Nonostante il pronunciamento della Corte europea per i diritti umani sul caso di Kavala, che chiedeva alla Turchia il suo immediato rilascio, la giustizia turca ha continuato ad avere un atteggiamento durissimo nei suoi confronti e gli altri imputati, tra cui esponenti della società civile, attivisti e intellettuali, già coinvolti nel processo sulle proteste di Gezi Park Ayşe Mücella Yapıcı, Çiğdem Mater Utku, Ali Hakan Altınay, Mine Özerden, Şerafettin Can Atalay, Tayfun Kahraman e Yiğit Ali Ekmekçi.
Sono per lo più rappresentanti di organizzazioni come l’Anadolu Kultur di Osman Kavala e piattaforme di cittadinanza attiva che durante le proteste di Gezi hanno promosso iniziative, come Taksim Solidarity.
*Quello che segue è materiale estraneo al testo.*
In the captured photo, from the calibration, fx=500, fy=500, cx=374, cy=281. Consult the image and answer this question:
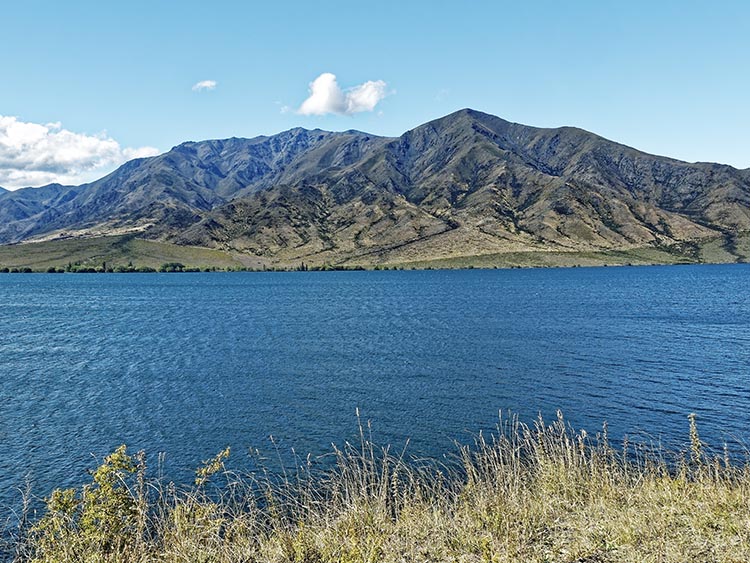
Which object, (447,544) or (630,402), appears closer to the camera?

«È tutto così terribile. Ero pessimista, ma non mi sarei mai aspettato un risultato così duro. È orribile per Kavala e gli altri imputati che sono stati condannati il 28 dicembre. Ed è estremamente preoccupante per la società civile turca e per le relazioni della Turchia con l’Europa» è stato il primo commento dell’Advocacy Turkey Group, rete di cui Articolo 21 fa parte da lungo tempo e con ha seguito i processi per terrorismo ai giornalisti turchi.
Con questa sentenza il presidente Recep Tayyip Erdogan ottiene la sua vendetta nei confronti di colui che ha sempre ritenuto l’avversario più scomodo e ostico. L’accanimento nei confronti di Kavala è parte di una diffusa repressione che si è intensificata dopo il tentativo di colpo di stato nel luglio del 2016.
L’accusa pendente da anni sull’importante oppositore del presidente turco è di «tentativo di rovesciare violentemente il governo». Imputazione per la quale – se confermata in Appello – dovrà scontare il carcere a vita senza condizionale.
Un processo farsa, come hanno denunciato le organizzazioni per i diritti umani che hanno seguito il caso, quello che si è concluso a Istanbul dopo due anni di continui rinvii.
Osman Kavala, collegato in videoconferenza, ha accolto il verdetto imperturbabile: sapeva che sarebbe stato condannato.
Nelle scorse settimane, con una dura dichiarazione rivolta alla Corte aveva denunciato che “fattori politici” hanno giocato un ruolo nella sua detenzione più che “motivi legali”.
Eppure i giudici lo hanno condannato senza esitazione.
Il caso Kavala, che ha coinvolto più di una dozzina di persone, tra cui vari giornalisti, è stato tra i più importanti delle repressioni del presidente Erdogan nei confronti dell’opposizione e della stampa indipendente. Continue violazioni di gran parte dei diritti del popolo turco, attuate dal governo e dal Partito per la giustizia e lo sviluppo, la formazione del presidente Recep Tayyip Erdogan.
Nonostante la revoca dello stato di emergenza nel luglio 2018, Ankara ha continuato ad arrestare decine di giornalisti e a imporre divieti di viaggio.
Migliaia di persone finite in carcere dal fallito golpe del 2016 con accuse mai provate.
Il finto stato di diritto in Turchia da tempo non garantisce più nessuno.